A new standard of care for relapsed MM?
SAN FRANCISCO—Trial results suggest a 3-drug regimen could represent a new standard of care for relapsed multiple myeloma (MM), according to a speaker at the 2014 ASH Annual Meeting.
In the phase 3 ASPIRE trial, patients who received combination carfilzomib, lenalidomide, and dexamethasone (KRd) had superior progression-free survival compared to patients who received only lenalidomide and dexamethasone (Rd).
There was a trend toward improved overall survival with KRd as well.
Patients who received KRd did experience more adverse events (AEs), but fewer patients discontinued treatment due to AEs in the KRd arm than in the Rd arm.
Keith Stewart, MBChB, of the Mayo Clinic in Arizona, presented these results at the meeting as abstract 79. The data were published in The New England Journal of Medicine as well. The trial was sponsored by Onyx Pharmaceuticals, Inc., the company developing carfilzomib.
ASPIRE included 792 patients with relapsed MM who had received 1 to 3 prior treatment regimens. Patients were randomized to treatment with KRd (n=396) or Rd (n=396), and baseline characteristics were similar between the arms.
“There was a slight preponderance of patients over the age of 65 in the Rd arm of the trial,” Dr Stewart noted. “Conversely, there were more patients on the Rd arm of the trial who had lower-risk cytogenetics.”
“Patients were also well-balanced for baseline exposure to prior therapies. Prior therapies included transplant in 55% of patients, bortezomib in two-thirds of patients, and lenalidomide in 20% of patients—again, equal in both arms of the trial.”
All patients received a standard dosing schedule of lenalidomide (25 mg on days 1-21) and low-dose dexamethasone (40 mg on days 1, 8, 15, and 22).
Patients in the KRd arm also received carfilzomib (20 mg/m2 on days 1 and 2 of cycle 1 and 27 mg/m2 thereafter). They received a 10-minute infusion of the drug on days 1, 2, 8, 9, 15, and 16. Carfilzomib was not given on days 8 and 9 in cycles 13 to 18 and not administered beyond 18 cycles.
‘Unprecedented’ results
The study’s primary endpoint was progression-free survival. And results showed progression-free survival was significantly longer in the KRd arm than in the Rd arm—26.3 months and 17.6 months, respectively (hazard ratio=0.69; P<0.0001).
“Progression-free survival was significantly improved by 8.7 months with KRd,” Dr Stewart noted. “In a phase 3 clinical trial setting, this is unprecedented.”
“In all prespecified subgroups, the advantage of KRd in progression-free survival was maintained. That includes age, international staging system, and prior exposure to either bortezomib or lenalidomide, or both drugs.”
The secondary endpoints of the trial were overall survival, overall response rate, duration of response, health-related quality of life, and safety.
The data for median overall survival are not yet mature based on the prespecified statistical boundary at the interim analysis (P=0.005).
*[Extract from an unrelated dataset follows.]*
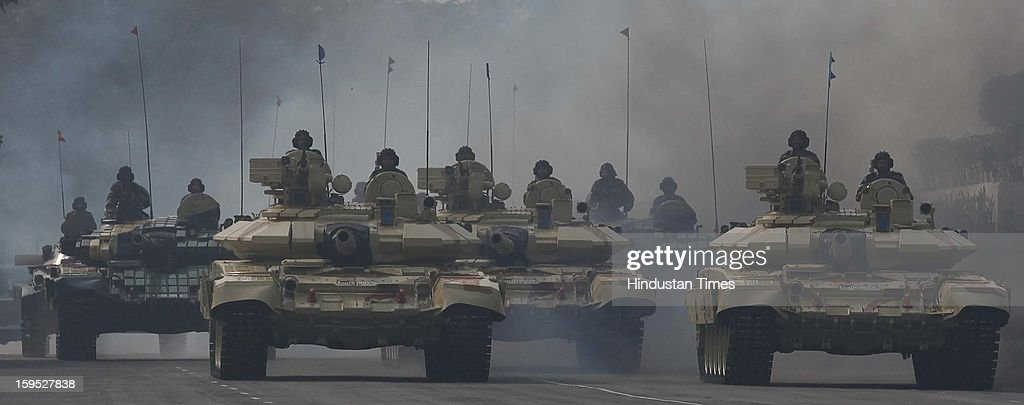 Army soldiers rides on a tank during the Army Day parade At Delhi cant on January 15, 2013 in New Delhi, India. The 65th anniversary of the formation of the Indian national army was celebrated with soldiers from various regiments and artillery units taking part in a parade.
However, there was a trend in favor of KRd (hazard ratio, 0.79; P=0.018).
The overall response rate was 87.1% with KRd and 66.7% with Rd (P<0.0001), and the complete response rates were 14.1% and 4.3%, respectively (P<0.001). The median duration of response was 28.6 months and 21.2 months, respectively.
In addition, KRd improved global health-related quality of life compared with Rd over 18 cycles of treatment (P=0.0001).
‘Reassuring’ toxicity data
“In the discussion of adverse events,” Dr Stewart said, “it’s important to note that the median treatment duration was 88 weeks with KRd and 57 weeks with Rd.”
Most patients in each arm experienced at least one AE—96.9% in the KRd arm and 97.2% in the RD arm.